Una parte de mi amor por el Carnaval murió cuando lo hizo Juan Carlos Aragón. Múltiples autores le daban calidad, pero solo él lo elevó a un arte mayor. Él, como nadie, aunó belleza musical y valentía en las letras. Y lo hizo en plena decadencia de esos dos ámbitos, cuando el borreguismo iba creciendo en los mensajes que no decían nada, que solo pretendían estar pero no ser; y en los sones mecanizados e industrializados sin ánimo de emocionar, sino de manufacturar. El Carnaval, al menos como yo lo concibo, dejó de perder fuego y alma hace tres años, con ese doloroso adiós de uno de los mejores trovadores que he leído y escuchado. Y justo en esta edición despistada semiveraniega, en esta fiesta descolocada del calendario y del frío, un Ave Fénix me ha hecho volver a creer. A creer en la fusión de la alta literatura y conmovedores acordes como arma infalible para pelear contra gigantes y molinos, como lanzadera para atreverse a remover conciencias.

Los Renacidos suenan a Juan Carlos. Sus acordes y versos extendidos. Su rima interna. El dardo embutido en una rima original. El puñal que se clava vehiculizado por un juego de palabras maravilloso. Las músicas frescas que se encadenan con frenesí y una interpretación coral, bien afinada y pronunciada, pero sin renunciar al acento castizo de la tierra. Para cualquier poeta o músico decir que suena a otro sería un insulto. El Chapa y Raúl Cabrera (polémicas de la presentación aparte) no han podido recibir elogio mayor en su vida. El inicio del popurrí es para quedarse a vivir en él, la banda sonora de la eternidad para el carnavalero que crea que hay un cielo esperándole tras la muerte.

Hay quien vive el Carnaval como la fiesta exclusiva del 3x4, quien perdona letras ambiguas o tibias si vienen vestidas de una música que le acaricie el alma. Lícito es. Para mí, en pleno contexto mundial de populismo, discursos carentes de humanidad y autenticidad en peligro de extinción, me parece un desperdicio imperdonable escribir una comparsa de oropel. Los grupos de Juan Carlos Aragón invitaban a pensar por ti mismo. A demostrar al tirano que al látigo de su mano se le puede combatir con las flechas de la garganta. Y no solo haciéndolo como método de defensa para las injusticias, sino como arte sublime y parido en humilde cuna. Con músicas arrebatadoras al servicio de palabras denodadas. Un trozo de alma de Juan Carlos Aragón ha estado sonando estas semanas en el Falla, y ese era el único legado carnavalero que a él le importaba, que hubiera gente valiente dispuesta a librar batallas guturales entendiendo que el 3x4 se puede equiparar a registros tan reputados como la ópera, el jazz o la música clásica.
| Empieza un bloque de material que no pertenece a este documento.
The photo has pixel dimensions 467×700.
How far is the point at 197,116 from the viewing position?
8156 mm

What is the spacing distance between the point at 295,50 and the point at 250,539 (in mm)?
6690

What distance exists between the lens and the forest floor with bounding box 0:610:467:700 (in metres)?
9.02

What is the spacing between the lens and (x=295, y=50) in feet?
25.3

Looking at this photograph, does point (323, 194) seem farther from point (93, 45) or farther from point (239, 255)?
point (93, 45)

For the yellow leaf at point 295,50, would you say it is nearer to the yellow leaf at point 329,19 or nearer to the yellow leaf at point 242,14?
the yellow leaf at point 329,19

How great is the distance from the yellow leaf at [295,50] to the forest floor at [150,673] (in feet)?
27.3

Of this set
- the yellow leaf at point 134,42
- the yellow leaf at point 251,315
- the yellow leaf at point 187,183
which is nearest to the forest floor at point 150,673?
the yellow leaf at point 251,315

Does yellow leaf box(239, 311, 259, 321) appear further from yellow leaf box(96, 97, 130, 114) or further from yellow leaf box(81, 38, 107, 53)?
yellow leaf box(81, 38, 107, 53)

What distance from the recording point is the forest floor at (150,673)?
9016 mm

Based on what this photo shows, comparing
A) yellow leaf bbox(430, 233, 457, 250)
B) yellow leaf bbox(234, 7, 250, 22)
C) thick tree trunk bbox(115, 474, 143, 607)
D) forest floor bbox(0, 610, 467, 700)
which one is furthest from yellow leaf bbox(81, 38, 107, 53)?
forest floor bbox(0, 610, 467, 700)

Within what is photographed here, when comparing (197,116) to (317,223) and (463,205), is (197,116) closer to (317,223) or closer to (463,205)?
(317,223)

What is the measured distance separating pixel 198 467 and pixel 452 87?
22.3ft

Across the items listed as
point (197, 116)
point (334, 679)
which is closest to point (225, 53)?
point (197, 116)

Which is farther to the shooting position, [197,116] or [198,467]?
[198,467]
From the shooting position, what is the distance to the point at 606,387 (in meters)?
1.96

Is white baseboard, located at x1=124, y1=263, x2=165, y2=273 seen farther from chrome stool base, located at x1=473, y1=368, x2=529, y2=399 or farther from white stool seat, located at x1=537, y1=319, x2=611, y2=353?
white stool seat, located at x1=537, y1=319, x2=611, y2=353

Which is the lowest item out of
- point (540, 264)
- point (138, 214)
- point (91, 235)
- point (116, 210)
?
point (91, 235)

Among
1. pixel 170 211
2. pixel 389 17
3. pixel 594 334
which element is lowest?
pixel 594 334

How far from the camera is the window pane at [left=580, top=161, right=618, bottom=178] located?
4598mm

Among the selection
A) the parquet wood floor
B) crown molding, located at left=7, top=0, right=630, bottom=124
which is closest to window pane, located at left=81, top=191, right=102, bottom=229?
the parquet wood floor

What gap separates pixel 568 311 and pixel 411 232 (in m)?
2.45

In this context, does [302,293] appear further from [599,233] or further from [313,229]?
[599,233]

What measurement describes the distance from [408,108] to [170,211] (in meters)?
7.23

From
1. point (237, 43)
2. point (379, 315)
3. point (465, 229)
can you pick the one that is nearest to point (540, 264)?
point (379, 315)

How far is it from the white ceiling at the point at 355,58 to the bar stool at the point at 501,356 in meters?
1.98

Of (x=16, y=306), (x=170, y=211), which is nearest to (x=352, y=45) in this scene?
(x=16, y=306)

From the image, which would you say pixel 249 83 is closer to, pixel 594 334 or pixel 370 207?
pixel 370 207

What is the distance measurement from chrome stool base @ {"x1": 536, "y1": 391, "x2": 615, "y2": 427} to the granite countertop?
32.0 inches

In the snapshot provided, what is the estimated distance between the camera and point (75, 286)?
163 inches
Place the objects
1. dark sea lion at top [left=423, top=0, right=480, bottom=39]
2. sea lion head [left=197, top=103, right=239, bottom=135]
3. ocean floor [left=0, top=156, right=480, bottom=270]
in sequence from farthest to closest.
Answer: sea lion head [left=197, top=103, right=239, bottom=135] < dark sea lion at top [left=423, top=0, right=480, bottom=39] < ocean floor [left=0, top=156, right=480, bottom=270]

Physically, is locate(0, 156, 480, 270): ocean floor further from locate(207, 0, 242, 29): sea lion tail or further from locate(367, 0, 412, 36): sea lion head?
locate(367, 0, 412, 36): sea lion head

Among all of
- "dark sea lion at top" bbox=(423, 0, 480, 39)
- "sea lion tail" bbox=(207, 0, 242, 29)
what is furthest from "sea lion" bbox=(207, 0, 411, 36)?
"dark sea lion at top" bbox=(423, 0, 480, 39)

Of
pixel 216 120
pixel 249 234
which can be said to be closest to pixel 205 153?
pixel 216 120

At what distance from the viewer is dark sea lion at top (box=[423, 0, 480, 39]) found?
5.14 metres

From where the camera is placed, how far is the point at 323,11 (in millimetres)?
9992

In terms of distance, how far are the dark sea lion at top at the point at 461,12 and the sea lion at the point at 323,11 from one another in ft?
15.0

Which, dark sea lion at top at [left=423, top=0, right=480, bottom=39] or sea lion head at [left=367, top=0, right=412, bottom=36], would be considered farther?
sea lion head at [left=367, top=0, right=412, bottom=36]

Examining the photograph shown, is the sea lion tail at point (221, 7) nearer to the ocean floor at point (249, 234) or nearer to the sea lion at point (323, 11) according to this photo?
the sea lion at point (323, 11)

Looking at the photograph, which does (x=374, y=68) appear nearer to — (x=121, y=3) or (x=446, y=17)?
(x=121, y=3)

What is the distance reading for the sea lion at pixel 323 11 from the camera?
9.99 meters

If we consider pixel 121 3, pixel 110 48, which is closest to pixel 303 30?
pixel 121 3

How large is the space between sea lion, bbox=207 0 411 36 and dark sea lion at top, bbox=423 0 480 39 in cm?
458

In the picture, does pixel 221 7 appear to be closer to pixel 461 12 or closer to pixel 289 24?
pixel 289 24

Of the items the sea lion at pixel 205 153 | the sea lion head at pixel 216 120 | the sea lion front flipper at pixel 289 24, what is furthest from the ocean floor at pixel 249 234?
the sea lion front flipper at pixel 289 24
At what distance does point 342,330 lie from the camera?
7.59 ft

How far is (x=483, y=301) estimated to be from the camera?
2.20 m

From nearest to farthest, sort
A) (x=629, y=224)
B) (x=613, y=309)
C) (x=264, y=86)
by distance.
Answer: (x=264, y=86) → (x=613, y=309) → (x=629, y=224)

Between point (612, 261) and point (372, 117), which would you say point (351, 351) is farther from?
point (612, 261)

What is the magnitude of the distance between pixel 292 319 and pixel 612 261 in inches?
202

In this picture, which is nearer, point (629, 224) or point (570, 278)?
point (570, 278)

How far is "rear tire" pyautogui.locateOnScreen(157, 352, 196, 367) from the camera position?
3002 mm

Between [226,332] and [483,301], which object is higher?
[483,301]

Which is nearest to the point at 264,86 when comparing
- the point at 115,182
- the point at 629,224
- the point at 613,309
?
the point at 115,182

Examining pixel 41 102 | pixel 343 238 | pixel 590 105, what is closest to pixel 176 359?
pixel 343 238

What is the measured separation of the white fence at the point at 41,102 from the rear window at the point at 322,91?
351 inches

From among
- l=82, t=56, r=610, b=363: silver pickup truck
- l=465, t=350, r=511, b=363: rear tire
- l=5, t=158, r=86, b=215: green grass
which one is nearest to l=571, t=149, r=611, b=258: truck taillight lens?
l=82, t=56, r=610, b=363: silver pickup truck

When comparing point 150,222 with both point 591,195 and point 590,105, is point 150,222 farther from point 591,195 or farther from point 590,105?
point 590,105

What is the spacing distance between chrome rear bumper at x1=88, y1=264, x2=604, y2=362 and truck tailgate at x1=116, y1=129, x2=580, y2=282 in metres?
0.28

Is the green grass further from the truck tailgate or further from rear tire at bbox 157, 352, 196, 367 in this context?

Los versos de fuego han renacido. El vuelo libre de aves a quienes no quieren decirles a dónde dirigirse. El Carnaval vuelve a ser flamígero en los corazones y, sobre todo, en las entrañas, que es lo que debe agitar por encima de cualquier parte del cuerpo. Ahí es donde vive esta filosofía musical que sublimó Juan Carlos Aragón y que gracias a Miguel Ángel García Argüez me ha hecho recuperar la fe en que en los próximos años la auténtica oposición al manido mensaje político la enarbole el pueblo. Ave, Fénix: los que van a morir por esa idea de Carnaval te saludan.